Würdest du jedem jungen Spieler empfehlen, ein solches Backup in der Hinterhand zu haben?

Auf jeden Fall! Man muss sich halt gut überlegen, was man macht. Es ist eine extrem harte Zeit gewesen. Ich erinnere mich auch noch daran, dass ich in der Mittagspause hin und wieder in der Tiefgarage im Auto geschlafen habe, weil ich Rhöndorf teilweise von 20 bis 22 Uhr trainiert habe, anschließend zuhause was gegessen habe, erst um 1 Uhr schlafen konnte und um 7:30 Uhr wieder im Büro sein musste. Das sind natürlich extrem harte Zeiten, aber man lernt auch draus. Aber ich kann nur jedem empfehlen sich ein Backup zu schaffen, egal ob es ein Studium oder eine Ausbildung ist.

Natürlich spielt man in der eigenen Halle am allerliebsten. Aber in welcher Halle der Beko BBL läufst du auswärts am liebsten auf?

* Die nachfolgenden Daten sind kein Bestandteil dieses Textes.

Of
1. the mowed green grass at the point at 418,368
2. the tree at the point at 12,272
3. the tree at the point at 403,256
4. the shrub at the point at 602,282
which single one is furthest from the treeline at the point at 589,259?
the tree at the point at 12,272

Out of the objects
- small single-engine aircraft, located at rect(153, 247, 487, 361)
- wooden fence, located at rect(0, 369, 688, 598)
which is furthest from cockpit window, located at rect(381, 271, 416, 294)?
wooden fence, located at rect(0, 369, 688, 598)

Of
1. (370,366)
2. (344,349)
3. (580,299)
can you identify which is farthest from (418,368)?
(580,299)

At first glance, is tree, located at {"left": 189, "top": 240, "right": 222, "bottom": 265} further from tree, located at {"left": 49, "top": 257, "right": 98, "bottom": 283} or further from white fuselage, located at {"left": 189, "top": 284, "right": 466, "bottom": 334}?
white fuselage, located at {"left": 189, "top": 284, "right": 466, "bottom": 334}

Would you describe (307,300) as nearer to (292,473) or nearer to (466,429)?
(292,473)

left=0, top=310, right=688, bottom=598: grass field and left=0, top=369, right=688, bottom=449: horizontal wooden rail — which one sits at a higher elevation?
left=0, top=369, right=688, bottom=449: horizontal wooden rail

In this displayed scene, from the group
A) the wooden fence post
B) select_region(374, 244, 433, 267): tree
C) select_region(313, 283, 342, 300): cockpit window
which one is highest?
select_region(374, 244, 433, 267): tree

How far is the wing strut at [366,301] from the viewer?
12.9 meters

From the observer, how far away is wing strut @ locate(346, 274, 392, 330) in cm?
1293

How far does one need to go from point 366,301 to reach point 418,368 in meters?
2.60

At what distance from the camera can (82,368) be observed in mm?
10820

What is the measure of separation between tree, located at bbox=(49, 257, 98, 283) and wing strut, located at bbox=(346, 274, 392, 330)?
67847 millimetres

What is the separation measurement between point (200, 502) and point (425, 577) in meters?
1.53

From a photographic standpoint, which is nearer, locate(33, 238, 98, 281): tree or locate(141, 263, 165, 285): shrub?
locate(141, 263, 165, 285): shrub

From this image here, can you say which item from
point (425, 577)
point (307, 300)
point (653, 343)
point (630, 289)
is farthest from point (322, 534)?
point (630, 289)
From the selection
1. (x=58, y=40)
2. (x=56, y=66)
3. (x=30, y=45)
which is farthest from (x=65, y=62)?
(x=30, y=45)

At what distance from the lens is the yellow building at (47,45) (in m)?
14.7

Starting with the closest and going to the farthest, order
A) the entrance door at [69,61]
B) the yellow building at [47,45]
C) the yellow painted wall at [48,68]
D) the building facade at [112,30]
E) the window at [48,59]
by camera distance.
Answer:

(überlegt) Also ich spiele sehr gerne in Hallen, in denen die Stimmung gut und von mir aus auch laut ist. Vielleicht auch durch die Playoff-Serie letzte Saison. Aber ich habe eigentlich immer gerne in Ulm gespielt. Da war so eine Atmosphäre, die ein bisschen angeheizt hat. Die Halle war voll und laut, aber es war trotzdem eine gute Stimmung. Da habe ich sehr gerne gespielt. Und wir haben uns in der Serie ja auswärts auch gut geschlagen. Auch Bamberg macht bei ausverkauftem Haus immer sehr viel Spaß, auch wenn es immer ein sehr schwieriges Spiel ist.

Am Ende noch eine Frage, die ich auch Andrej Mangold schon gestellt habe. Die Baskets haben drei Trikotfarben. Schwarz, Weiß und Magenta. Welches gefällt dir am besten?

Das schwarze.

Vielen Dank, dass du dir die Zeit genommen hast und weiterhin viel Erfolg.